REQUIREMENT:
Swap every "camera operator" in the data below for "videographer" and leave the rest unchanged.

※

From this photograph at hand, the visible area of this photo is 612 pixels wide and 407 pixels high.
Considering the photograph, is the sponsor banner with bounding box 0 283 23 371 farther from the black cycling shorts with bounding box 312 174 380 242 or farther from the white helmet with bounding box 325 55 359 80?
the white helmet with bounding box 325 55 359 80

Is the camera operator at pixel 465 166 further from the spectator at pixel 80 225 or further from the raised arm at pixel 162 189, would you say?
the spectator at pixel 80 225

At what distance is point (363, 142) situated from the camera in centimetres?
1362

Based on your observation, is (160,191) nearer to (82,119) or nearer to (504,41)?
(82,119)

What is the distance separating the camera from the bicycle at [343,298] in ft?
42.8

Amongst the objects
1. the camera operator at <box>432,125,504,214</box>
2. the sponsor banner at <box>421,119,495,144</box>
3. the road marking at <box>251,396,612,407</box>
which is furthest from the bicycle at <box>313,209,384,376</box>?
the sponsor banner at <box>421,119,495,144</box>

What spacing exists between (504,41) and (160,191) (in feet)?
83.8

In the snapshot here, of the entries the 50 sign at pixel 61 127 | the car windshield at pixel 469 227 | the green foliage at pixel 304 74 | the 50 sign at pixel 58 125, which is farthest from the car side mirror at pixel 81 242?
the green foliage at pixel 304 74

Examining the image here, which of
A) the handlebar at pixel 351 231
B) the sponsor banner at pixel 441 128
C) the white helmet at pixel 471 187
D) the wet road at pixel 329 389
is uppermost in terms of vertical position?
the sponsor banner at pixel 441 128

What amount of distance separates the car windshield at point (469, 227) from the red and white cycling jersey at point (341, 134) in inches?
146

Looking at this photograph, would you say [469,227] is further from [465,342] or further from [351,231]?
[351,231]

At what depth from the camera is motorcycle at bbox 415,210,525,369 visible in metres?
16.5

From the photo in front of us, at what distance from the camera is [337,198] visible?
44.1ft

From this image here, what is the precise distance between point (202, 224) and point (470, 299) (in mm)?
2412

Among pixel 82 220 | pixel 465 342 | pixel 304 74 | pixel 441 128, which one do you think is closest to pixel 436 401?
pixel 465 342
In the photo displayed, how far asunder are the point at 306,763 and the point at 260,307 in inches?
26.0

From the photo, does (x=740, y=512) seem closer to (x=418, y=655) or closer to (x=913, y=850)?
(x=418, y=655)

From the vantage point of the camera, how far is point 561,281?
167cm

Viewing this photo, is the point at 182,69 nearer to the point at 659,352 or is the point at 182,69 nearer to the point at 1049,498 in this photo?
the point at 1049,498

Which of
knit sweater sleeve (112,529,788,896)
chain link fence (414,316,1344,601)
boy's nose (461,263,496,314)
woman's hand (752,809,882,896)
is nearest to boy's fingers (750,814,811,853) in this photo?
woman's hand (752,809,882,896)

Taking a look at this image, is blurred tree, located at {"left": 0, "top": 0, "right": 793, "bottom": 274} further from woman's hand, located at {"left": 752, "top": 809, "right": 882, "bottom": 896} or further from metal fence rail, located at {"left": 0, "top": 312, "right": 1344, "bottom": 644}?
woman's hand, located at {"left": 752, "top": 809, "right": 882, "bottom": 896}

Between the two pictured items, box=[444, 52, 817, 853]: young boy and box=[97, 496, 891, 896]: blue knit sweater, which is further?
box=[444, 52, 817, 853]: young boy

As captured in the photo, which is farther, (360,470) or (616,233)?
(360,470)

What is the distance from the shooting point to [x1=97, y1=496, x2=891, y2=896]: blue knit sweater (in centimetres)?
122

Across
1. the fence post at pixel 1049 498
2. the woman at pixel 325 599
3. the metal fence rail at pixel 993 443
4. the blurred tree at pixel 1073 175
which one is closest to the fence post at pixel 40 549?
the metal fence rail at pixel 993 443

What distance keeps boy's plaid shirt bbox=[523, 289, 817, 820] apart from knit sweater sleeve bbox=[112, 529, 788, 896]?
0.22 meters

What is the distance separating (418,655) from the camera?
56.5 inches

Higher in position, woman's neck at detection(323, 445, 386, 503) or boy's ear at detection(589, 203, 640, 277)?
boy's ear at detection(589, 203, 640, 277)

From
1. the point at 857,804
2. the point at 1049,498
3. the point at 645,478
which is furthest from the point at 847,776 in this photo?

※

WRITTEN ANSWER:
From this photograph at hand, the visible area of this photo is 612 pixels wide and 407 pixels high.
Considering the photograph, is the sponsor banner with bounding box 0 283 23 371 farther from the black cycling shorts with bounding box 312 174 380 242 or farther from the white helmet with bounding box 325 55 359 80?
the white helmet with bounding box 325 55 359 80

Is the videographer at pixel 465 166 further from the spectator at pixel 80 225 or further from the raised arm at pixel 162 189, would you say?
the spectator at pixel 80 225

At what distance is point (363, 142) situated from the camera in centimetres?
1362

Based on your observation, is (160,191) nearer to (82,119) or nearer to (504,41)?
(82,119)

What is the distance separating the camera from the bicycle at [343,298] in ft?
42.8

Amongst the objects
1. the videographer at <box>432,125,504,214</box>
2. the sponsor banner at <box>421,119,495,144</box>
3. the road marking at <box>251,396,612,407</box>
which is furthest from the bicycle at <box>313,209,384,376</box>?
the sponsor banner at <box>421,119,495,144</box>

What spacing exists between (504,41) and (160,191) (in feet)?
83.8

In the snapshot here, of the entries the 50 sign at pixel 61 127 | the car windshield at pixel 469 227 | the green foliage at pixel 304 74 | the 50 sign at pixel 58 125, which is farthest from the car side mirror at pixel 81 242?
the green foliage at pixel 304 74

Examining the image here, which of
A) the handlebar at pixel 351 231
B) the sponsor banner at pixel 441 128
C) the white helmet at pixel 471 187
D) the wet road at pixel 329 389
is uppermost in terms of vertical position?
the sponsor banner at pixel 441 128

What amount of distance separates the car windshield at point (469, 227) from the red and white cycling jersey at point (341, 134) in inches?
146

Looking at this photograph, would you say [469,227] is further from [465,342] or further from [351,231]?
[351,231]

At what depth from the camera is motorcycle at bbox 415,210,525,369 visible in metres?
16.5

From the photo in front of us, at what distance from the camera is [337,198] visible?
44.1ft

From this image here, what is the precise distance between point (202, 224) and point (470, 299) (in mm)?
2412

Among pixel 82 220 | pixel 465 342 | pixel 304 74 | pixel 441 128, which one do you think is closest to pixel 436 401?
pixel 465 342
In the photo displayed, how far asunder are the point at 306,763 and the point at 260,307 in inches?
26.0

From the photo, does (x=740, y=512) seem closer to (x=418, y=655) or closer to (x=913, y=850)?
(x=418, y=655)

From the vantage point of the camera, how far is point 561,281?
167cm

Viewing this photo, is the point at 182,69 nearer to the point at 659,352 or is the point at 182,69 nearer to the point at 1049,498 in this photo?
the point at 1049,498

Which of
knit sweater sleeve (112,529,788,896)
chain link fence (414,316,1344,601)
boy's nose (461,263,496,314)
woman's hand (752,809,882,896)
is nearest to boy's fingers (750,814,811,853) in this photo?
woman's hand (752,809,882,896)

Taking a look at this image, is blurred tree, located at {"left": 0, "top": 0, "right": 793, "bottom": 274} further from woman's hand, located at {"left": 752, "top": 809, "right": 882, "bottom": 896} or further from metal fence rail, located at {"left": 0, "top": 312, "right": 1344, "bottom": 644}?
woman's hand, located at {"left": 752, "top": 809, "right": 882, "bottom": 896}

Between the two pictured items, box=[444, 52, 817, 853]: young boy and box=[97, 496, 891, 896]: blue knit sweater, which is further?
box=[444, 52, 817, 853]: young boy

As captured in the photo, which is farther, (360,470) or (616,233)?
(360,470)

What is the distance from the shooting point to [x1=97, y1=496, x2=891, y2=896]: blue knit sweater (in centimetres)?
122

Across
1. the fence post at pixel 1049 498
2. the woman at pixel 325 599
3. the metal fence rail at pixel 993 443
4. the blurred tree at pixel 1073 175
which one is closest to the fence post at pixel 40 549?
the metal fence rail at pixel 993 443

What distance keeps boy's plaid shirt bbox=[523, 289, 817, 820] apart from knit sweater sleeve bbox=[112, 529, 788, 896]?
0.22 meters

What is the distance separating (418,655) from the camera?
56.5 inches

Higher in position, woman's neck at detection(323, 445, 386, 503) or boy's ear at detection(589, 203, 640, 277)?
boy's ear at detection(589, 203, 640, 277)

From
1. the point at 857,804
2. the point at 1049,498
3. the point at 645,478
which is furthest from the point at 847,776 in this photo?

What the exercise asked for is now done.